Change, positive or negative, is always destabilizing, and yet inevitable. "Audiences change. Programs do not always hold the interest of audiences that they did in the past," Rodriguez says. If change was not in her job description, it is now. She will help shepherd programming adjustments at KLRU following PBS' announcement that it will change its prime-time fall schedule. PBS' prime time has remained virtually unchanged for over 20 years. So why change now? "Numerous audience and demographic studies and an analysis of current broadcasting trends," President and CEO of KLRU Mary Beth Rogers writes in her July column for the station's program guide. To what extent KLRU will follow the new schedule and the impact it will have on local KLRU favorites will be formally announced in July. All changes go into effect in September.
If you continue to long for television's "good old days," take a seat as you ponder what was reported in an Arbitron/Edison Media Research Internet Study.
"One-third of Americans with Internet access at home would give up television if forced to choose between television and the Internet," the study reported in an article by Michael Pastore, published in February 2001 in Internet.com. "Streaming media users (streamies) and younger Internet users consider the TV to be an expendable source of background noise," and "respondents between the ages of 12 and 24 are more apt to give up television (47%) than the Internet."
Furthermore, "when a TV and a PC are interacting during prime time, the PC is four times more likely to hold consumers' attention than the TV. Eighty percent of those who use TVs and PCs simultaneously during prime time consider the computer to be their primary activity."
If 12- to 24-year-olds are the television viewers of tomorrow, the Arbitron study paints a grim picture.

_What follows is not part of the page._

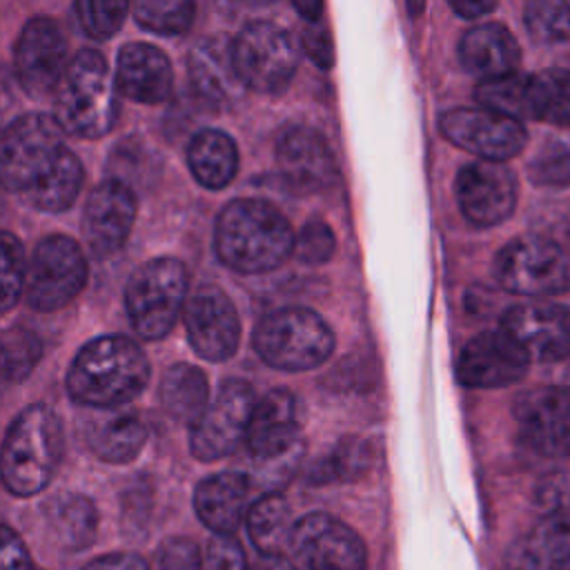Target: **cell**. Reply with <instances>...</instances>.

Still, the death knell may be unfounded. Radio didn't die when moving pictures came to town, and the movie theaters didn't go dark with the advent of television and VCRs -- and television is probably not going anywhere either, no matter how sophisticated the Internet becomes.

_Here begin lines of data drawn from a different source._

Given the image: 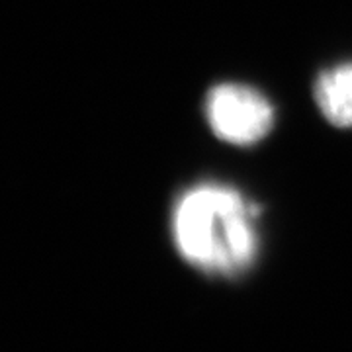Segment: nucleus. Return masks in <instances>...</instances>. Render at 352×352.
Returning a JSON list of instances; mask_svg holds the SVG:
<instances>
[{"label":"nucleus","mask_w":352,"mask_h":352,"mask_svg":"<svg viewBox=\"0 0 352 352\" xmlns=\"http://www.w3.org/2000/svg\"><path fill=\"white\" fill-rule=\"evenodd\" d=\"M258 215L239 192L223 184L194 186L176 201L173 233L184 261L206 274L233 278L249 270L258 251Z\"/></svg>","instance_id":"nucleus-1"},{"label":"nucleus","mask_w":352,"mask_h":352,"mask_svg":"<svg viewBox=\"0 0 352 352\" xmlns=\"http://www.w3.org/2000/svg\"><path fill=\"white\" fill-rule=\"evenodd\" d=\"M206 118L219 139L233 145H252L270 133L274 108L254 88L217 85L206 96Z\"/></svg>","instance_id":"nucleus-2"},{"label":"nucleus","mask_w":352,"mask_h":352,"mask_svg":"<svg viewBox=\"0 0 352 352\" xmlns=\"http://www.w3.org/2000/svg\"><path fill=\"white\" fill-rule=\"evenodd\" d=\"M315 102L333 126L352 127V63L337 65L317 76Z\"/></svg>","instance_id":"nucleus-3"}]
</instances>
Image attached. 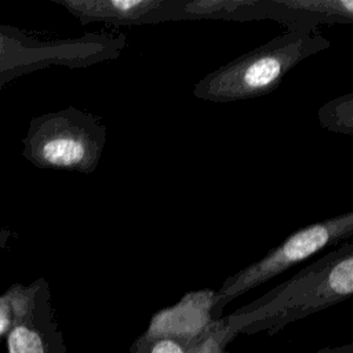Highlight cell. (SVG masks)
<instances>
[{"label":"cell","mask_w":353,"mask_h":353,"mask_svg":"<svg viewBox=\"0 0 353 353\" xmlns=\"http://www.w3.org/2000/svg\"><path fill=\"white\" fill-rule=\"evenodd\" d=\"M353 294V244L343 243L258 299L225 316L236 335L277 334L288 324L349 299Z\"/></svg>","instance_id":"obj_1"},{"label":"cell","mask_w":353,"mask_h":353,"mask_svg":"<svg viewBox=\"0 0 353 353\" xmlns=\"http://www.w3.org/2000/svg\"><path fill=\"white\" fill-rule=\"evenodd\" d=\"M330 47V40L319 30H287L205 74L194 84L193 94L210 102H233L266 95L274 91L301 61Z\"/></svg>","instance_id":"obj_2"},{"label":"cell","mask_w":353,"mask_h":353,"mask_svg":"<svg viewBox=\"0 0 353 353\" xmlns=\"http://www.w3.org/2000/svg\"><path fill=\"white\" fill-rule=\"evenodd\" d=\"M106 127L94 114L68 106L33 117L22 156L37 168L91 174L99 164Z\"/></svg>","instance_id":"obj_3"},{"label":"cell","mask_w":353,"mask_h":353,"mask_svg":"<svg viewBox=\"0 0 353 353\" xmlns=\"http://www.w3.org/2000/svg\"><path fill=\"white\" fill-rule=\"evenodd\" d=\"M124 47V34L87 33L74 39H40L0 23V88L22 74L50 66L85 68L114 59Z\"/></svg>","instance_id":"obj_4"},{"label":"cell","mask_w":353,"mask_h":353,"mask_svg":"<svg viewBox=\"0 0 353 353\" xmlns=\"http://www.w3.org/2000/svg\"><path fill=\"white\" fill-rule=\"evenodd\" d=\"M352 236L353 211H346L295 230L261 259L243 268L223 281L214 295L211 306L212 320L221 319L225 306L233 299L274 279L324 248L349 240Z\"/></svg>","instance_id":"obj_5"},{"label":"cell","mask_w":353,"mask_h":353,"mask_svg":"<svg viewBox=\"0 0 353 353\" xmlns=\"http://www.w3.org/2000/svg\"><path fill=\"white\" fill-rule=\"evenodd\" d=\"M81 23L102 22L116 26L181 21V0H51Z\"/></svg>","instance_id":"obj_6"},{"label":"cell","mask_w":353,"mask_h":353,"mask_svg":"<svg viewBox=\"0 0 353 353\" xmlns=\"http://www.w3.org/2000/svg\"><path fill=\"white\" fill-rule=\"evenodd\" d=\"M6 339L8 353H66L51 307L50 287L43 277L29 309Z\"/></svg>","instance_id":"obj_7"},{"label":"cell","mask_w":353,"mask_h":353,"mask_svg":"<svg viewBox=\"0 0 353 353\" xmlns=\"http://www.w3.org/2000/svg\"><path fill=\"white\" fill-rule=\"evenodd\" d=\"M263 19L288 30L313 32L320 23H353L352 0H261Z\"/></svg>","instance_id":"obj_8"},{"label":"cell","mask_w":353,"mask_h":353,"mask_svg":"<svg viewBox=\"0 0 353 353\" xmlns=\"http://www.w3.org/2000/svg\"><path fill=\"white\" fill-rule=\"evenodd\" d=\"M215 291L203 290L186 294L179 303L167 307L152 317L146 331L190 339L201 332L212 320L211 306Z\"/></svg>","instance_id":"obj_9"},{"label":"cell","mask_w":353,"mask_h":353,"mask_svg":"<svg viewBox=\"0 0 353 353\" xmlns=\"http://www.w3.org/2000/svg\"><path fill=\"white\" fill-rule=\"evenodd\" d=\"M179 14L181 21L247 22L263 19L261 0H181Z\"/></svg>","instance_id":"obj_10"},{"label":"cell","mask_w":353,"mask_h":353,"mask_svg":"<svg viewBox=\"0 0 353 353\" xmlns=\"http://www.w3.org/2000/svg\"><path fill=\"white\" fill-rule=\"evenodd\" d=\"M39 287V279L29 285L15 283L0 294V341L7 338L29 309Z\"/></svg>","instance_id":"obj_11"},{"label":"cell","mask_w":353,"mask_h":353,"mask_svg":"<svg viewBox=\"0 0 353 353\" xmlns=\"http://www.w3.org/2000/svg\"><path fill=\"white\" fill-rule=\"evenodd\" d=\"M320 124L334 132L346 135L353 134V94L328 101L319 109Z\"/></svg>","instance_id":"obj_12"},{"label":"cell","mask_w":353,"mask_h":353,"mask_svg":"<svg viewBox=\"0 0 353 353\" xmlns=\"http://www.w3.org/2000/svg\"><path fill=\"white\" fill-rule=\"evenodd\" d=\"M234 336L223 317L211 320L201 332L188 339L189 353H228L226 346Z\"/></svg>","instance_id":"obj_13"},{"label":"cell","mask_w":353,"mask_h":353,"mask_svg":"<svg viewBox=\"0 0 353 353\" xmlns=\"http://www.w3.org/2000/svg\"><path fill=\"white\" fill-rule=\"evenodd\" d=\"M130 353H189L186 339L145 331L131 345Z\"/></svg>","instance_id":"obj_14"},{"label":"cell","mask_w":353,"mask_h":353,"mask_svg":"<svg viewBox=\"0 0 353 353\" xmlns=\"http://www.w3.org/2000/svg\"><path fill=\"white\" fill-rule=\"evenodd\" d=\"M314 353H353V343L349 342L341 346H325L316 350Z\"/></svg>","instance_id":"obj_15"},{"label":"cell","mask_w":353,"mask_h":353,"mask_svg":"<svg viewBox=\"0 0 353 353\" xmlns=\"http://www.w3.org/2000/svg\"><path fill=\"white\" fill-rule=\"evenodd\" d=\"M12 237H15V233L11 229L0 226V250H4L6 247H8Z\"/></svg>","instance_id":"obj_16"}]
</instances>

Still, Fotinos is persistent. He's been stumping for The Midnight Shadow Show for two years, and he's not ready to give up yet. If a local affiliate does not pick up the show, he has not counted out cable access. After all, cult favorites like the former Mystery Science Theater 3000 and The Tom Green Show started on cable access. But it's not fame and fortune that Fotinos is looking for.
Awake in the Dark
"I used to have a ritual," Fotinos says. "The night of Boo Theater I'd rush home from school and do my homework real quick so I could stay up late. I'd have my Lay's Potato Chips, my drinks, and I'd set up the couch cushions on the floor, making my little fort, and just be enveloped by this whole experience. Today, [I'm sure] people think, 'Why should I scan the TV Guide for Son of Frankenstein when I can go to the video store, rent it, and watch it at my leisure?' True, but you miss the whole feeling of event, the identifiable community feeling that comes from watching a local horror host."
Is Fotinos stuck on an idea past its prime? Perhaps. But given the cyclical nature of entertainment preferences, sooner or later the old starts to look new again. In which case, he'll be just in time.